8 ways to get more business promoting fiber

April 7, 2010
How integrators can use fiber optics to win more bids

The future is bright for fiber optics, which is quickly becoming the preferred mode of audio, video and data transmission. Bottom line, it helps integrators win more bids. Here are eight ways integrators can get more business promoting fiber.

1) Although fiber might have been touchy and expensive in the past, once trained, integrators can start leveraging how easy it is to terminate. To cleave a fiber optic cable, installers used to need very expensive equipment. Today, though, termination kits costing around $500 and produce the required, perfect 90-degree angle clean cut. The integrator simply attaches the fitting and the cable is attached to the network.

2) Since fiber creates the highest rack density, promote fiber to stuff customers' racks. By placing 68 videos into one 3U rack, integrators can show their customers how efficiently fiber uses rack space.

3) Put the fiber optic transceiver right into the camera. This is especially helpful in projects such as parking lots in which cameras are mounted on poles. The installer simply runs the fiber cable up the pole and attaches it directly to the camera. This requires no splicing and no junction box. On the other end, the cable runs to the encoder for putting the video onto the network.

4) To scale solutions, most integrators are unaware that they can go directly from a standalone modem to a rack mount approach by reusing the same fiber card. As a project grows, it will need rack mount instead of wall mount equipment to handle greater capacity. The fiber modem investment can be retained by moving it directly into a rack mount cage.

5) Show customers how they can conserve their dark or unused fiber. It's a big concern with many IT people. Because the original cost of trenching and laying of fiber was so expensive, they put in more fiber than necessary. Over the years, as more and more applications started eating up bandwidth, the IT department had to start using this dark fiber. Now, they're afraid of using it up and having to go to great expense to lay more. Since it is possible to send different frequencies of light over the same fiber, integrators can let the IT department know that they can transmit up to 32 videos over a single strand of fiber. Using a technique called wavelength division multiplexing or WDM, integrators can demonstrate how they can send four channels of video and bi-directional data over a single multi-mode strand of cable instead of the usual two strands. That means each strand of fiber can do more, saving the dark fiber. The IT department will appreciate how this procedure will free up their remaining fiber for other purposes.

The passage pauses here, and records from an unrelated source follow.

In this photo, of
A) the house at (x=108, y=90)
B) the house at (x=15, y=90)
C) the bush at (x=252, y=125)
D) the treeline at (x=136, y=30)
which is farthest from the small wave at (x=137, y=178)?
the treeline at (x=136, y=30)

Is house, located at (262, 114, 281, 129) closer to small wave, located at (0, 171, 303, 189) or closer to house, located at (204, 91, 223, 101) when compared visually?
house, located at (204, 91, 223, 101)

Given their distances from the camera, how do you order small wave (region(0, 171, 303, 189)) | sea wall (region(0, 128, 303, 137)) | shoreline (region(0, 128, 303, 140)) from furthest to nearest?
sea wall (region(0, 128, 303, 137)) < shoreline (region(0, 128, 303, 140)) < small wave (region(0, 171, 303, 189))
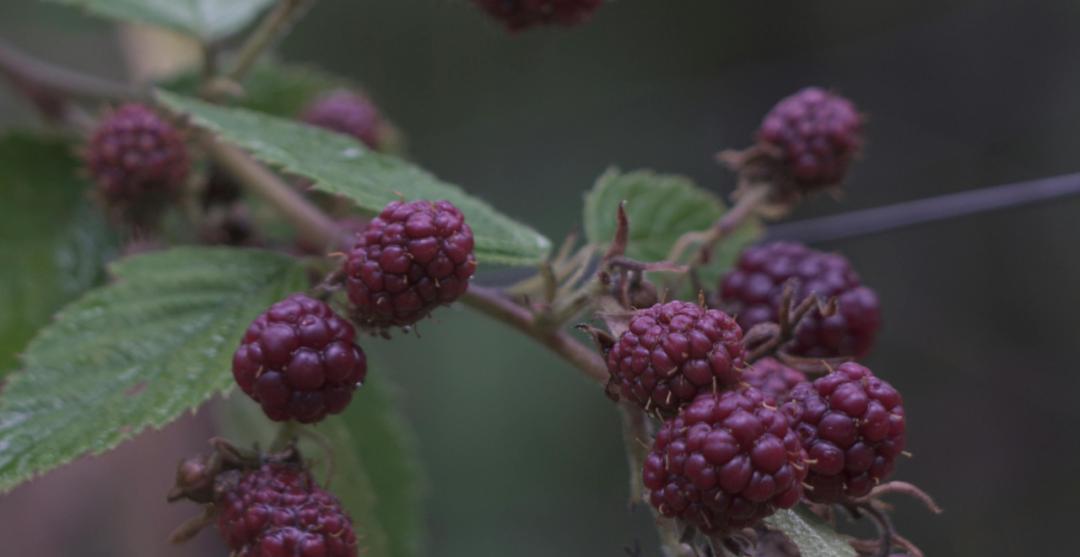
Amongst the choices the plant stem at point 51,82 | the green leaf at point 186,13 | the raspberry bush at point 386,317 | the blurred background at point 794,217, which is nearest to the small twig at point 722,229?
the raspberry bush at point 386,317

6) At large facilities, such as ports and sports complexes, integrators can show their customers the benefits of using matrix switchers. For instance, ruggedized PTZ dome cameras can be directly viewed and controlled through matrix switchers. By using direct control, integrators can guarantee video quality and real-time PTZ control of the cameras with no noticeable delay between the time operators move their joystick and the time the camera responds. Since each facility can be a long distance from the central control room, fiber optic transceivers overcome the distance problems in connecting all the matrix switchers together. The fiber provides crystal clear video while, from a financial point of view, using a single fiber for multiple cameras results in a significant reduction of installation costs versus traditional coaxial cable.

7) Integrators can also help their customers build a 100-point mode. This provides a high volume of cameras with quite elegant throughput. To do so, the integrator links up to ten input boxes, each box having ten inputs for a grand total of 100 inputs in all. Likewise, there can also be ten output boxes with ten outputs per box. As a result of building this fiber-based mode, at any time the operator can select any ten of the 100 cameras for viewing.

8) Lastly, integrators using fiber can now build custom solutions. Consider surveillance for an area where explosives are stored where the customer needs four videos with four RS-232 connections and four contact closures running on a single strand of fiber. Such a product is not a standard in any catalog but it can be custom-created so integrators can say "yes" to this type of requirement.

Mark Wilson is the vice president of Marketing for Infinova, www.infinova.com.